Exercise: Machine Vision¶

New for 2025.

It has become clear that most of our ideas for interactive projects involve significant sensing of human activity. One of the richest but trickiest sensors we have is machine vision. This exercise will provide some individual experience working with machine vision system to solve project tasks.

We currently have two major approaches available:

high-level interpretation using commercial machine learning models: slow, abstract, programmed using text prompting
low-level analysis using OpenCV: fast, numeric, programmed in Python using OpenCV matrix operations

In light of the highly varied programming experience among the students, I am offering either approach for this exercise, although I’d like to see some samples of each.

Clarification: you are welcome to seek out other libraries and sample code to implement the machine vision solution as long as you document your use. Please identify your sources and document the changes you made to adapt them for your problem.

Learning Objectives¶

After this exercise, you should be able to:

Identify a vision-based sensing application relevant to interactive robotics
Configure a measurement environment conducive to repeatable analysis
Collect reference images or video simulating the interaction conditions
Iteratively develop a machine vision analysis program producing meaningful assessments

Process¶

Success with computer vision has much in common with success in photography. The field of view, lighting, and background must be chosen deliberately to produce consistent images which capture the human behaviors of interest.

Please choose and articulate an interaction scenario, either based on your project proof-of-concept or any other interaction situation we’ve discussed.
Please consider the physical layout of the scenario and arrange lighting and camera viewpoint with candidate interaction behaviors in mind.
Please capture a selection of still images and video representing all possible interaction states, including null and empty scenes. You may wish to recruit a subject.
Please choose between the two toolkits and develop a script which generates useful metric output for an input image which would provide useful feedback for the interaction system.

Some possible outputs include:
- binary predicate (yes/no) on a particular human presence or pose
- discrete categorization of scene state
- numeric measure of human or object location
- reference set of key scene colors
Please note that general text description (e.g. from Ollama) is unlikely to constitute useful feedback.
Please carefully test your script on the reference set and document the overall error rates.

Ollama¶

Please see the Ollama Generative LLM page for an introduction to using a local image analysis machine learning model.

Please note that any system we deploy will need to use models running locally to enforce privacy. However, you are free to use online systems during the exploration phase if you wish, only you will need to port your prompt results to the local system and test them for real-world performance.

The final result should be a Python script which can run a local model for a sample image.
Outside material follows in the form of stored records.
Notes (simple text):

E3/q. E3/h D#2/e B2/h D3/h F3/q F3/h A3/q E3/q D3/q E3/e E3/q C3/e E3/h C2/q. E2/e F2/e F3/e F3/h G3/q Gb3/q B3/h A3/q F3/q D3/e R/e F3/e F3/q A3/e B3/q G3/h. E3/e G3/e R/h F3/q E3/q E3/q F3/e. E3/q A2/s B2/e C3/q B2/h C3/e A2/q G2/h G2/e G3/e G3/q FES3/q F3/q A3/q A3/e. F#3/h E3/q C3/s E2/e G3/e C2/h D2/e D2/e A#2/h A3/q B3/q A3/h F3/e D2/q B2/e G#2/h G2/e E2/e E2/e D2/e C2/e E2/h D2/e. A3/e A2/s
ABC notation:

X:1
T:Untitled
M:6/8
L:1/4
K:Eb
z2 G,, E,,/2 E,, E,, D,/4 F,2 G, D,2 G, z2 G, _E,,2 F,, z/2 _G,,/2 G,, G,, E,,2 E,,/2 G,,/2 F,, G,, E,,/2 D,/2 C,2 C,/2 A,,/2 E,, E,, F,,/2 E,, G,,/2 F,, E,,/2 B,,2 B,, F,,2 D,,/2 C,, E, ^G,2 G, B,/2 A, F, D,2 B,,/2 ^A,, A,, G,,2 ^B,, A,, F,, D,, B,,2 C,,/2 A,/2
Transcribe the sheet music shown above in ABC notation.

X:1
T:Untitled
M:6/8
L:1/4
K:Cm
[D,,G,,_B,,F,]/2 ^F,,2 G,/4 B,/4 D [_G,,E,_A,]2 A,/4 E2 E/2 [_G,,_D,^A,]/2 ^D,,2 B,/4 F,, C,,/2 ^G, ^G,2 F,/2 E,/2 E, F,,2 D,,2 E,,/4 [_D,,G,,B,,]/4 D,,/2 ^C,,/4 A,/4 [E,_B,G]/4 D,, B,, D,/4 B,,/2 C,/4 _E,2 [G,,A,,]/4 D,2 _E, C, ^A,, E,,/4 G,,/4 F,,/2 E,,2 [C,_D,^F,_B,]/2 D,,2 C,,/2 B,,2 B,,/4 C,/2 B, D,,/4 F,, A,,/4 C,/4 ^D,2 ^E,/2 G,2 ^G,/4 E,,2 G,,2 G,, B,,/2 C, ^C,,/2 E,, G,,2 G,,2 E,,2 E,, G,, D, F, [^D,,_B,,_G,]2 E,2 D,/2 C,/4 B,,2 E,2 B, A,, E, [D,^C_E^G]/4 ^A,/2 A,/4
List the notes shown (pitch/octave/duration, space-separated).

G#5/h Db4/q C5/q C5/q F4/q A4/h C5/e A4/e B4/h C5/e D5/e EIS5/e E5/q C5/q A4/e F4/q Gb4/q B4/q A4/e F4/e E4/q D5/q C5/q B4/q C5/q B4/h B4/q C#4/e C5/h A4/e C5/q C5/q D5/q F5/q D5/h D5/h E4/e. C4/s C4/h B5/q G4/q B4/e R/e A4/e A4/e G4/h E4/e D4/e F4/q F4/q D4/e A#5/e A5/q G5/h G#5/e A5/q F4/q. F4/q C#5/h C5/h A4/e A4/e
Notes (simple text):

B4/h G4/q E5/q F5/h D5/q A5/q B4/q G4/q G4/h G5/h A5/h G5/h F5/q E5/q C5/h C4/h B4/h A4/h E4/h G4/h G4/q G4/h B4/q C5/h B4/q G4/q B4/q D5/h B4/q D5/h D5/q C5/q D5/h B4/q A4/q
This can later be connected to live camera data.

OpenCV¶

Please seee the OpenCV Machine Vision page for an introduction to using OpenCV for real-time low-level image processing.

There are a wealth of online tutorials and resources for OpenCV, and more may be published to the course site.

The final result should be a Python script which can process a sample image. This can later be connected to live camera data.

Deliverables¶

Please post a brief report to the appropriate shared folder. Please include the following:

brief synopsis of the interaction scenario
selection of reference images and/or video
the final Python script
table of computed outputs, including error estimates and timing results. Please note that by computed outputs I mean the specific Python data which would be used to drive the system behavior.
processed output image and/or video, as appropriate

Note: please be mindful of the Generative Artificial Intelligence policy; you are welcome to use such tools but you are obligated to detail your use.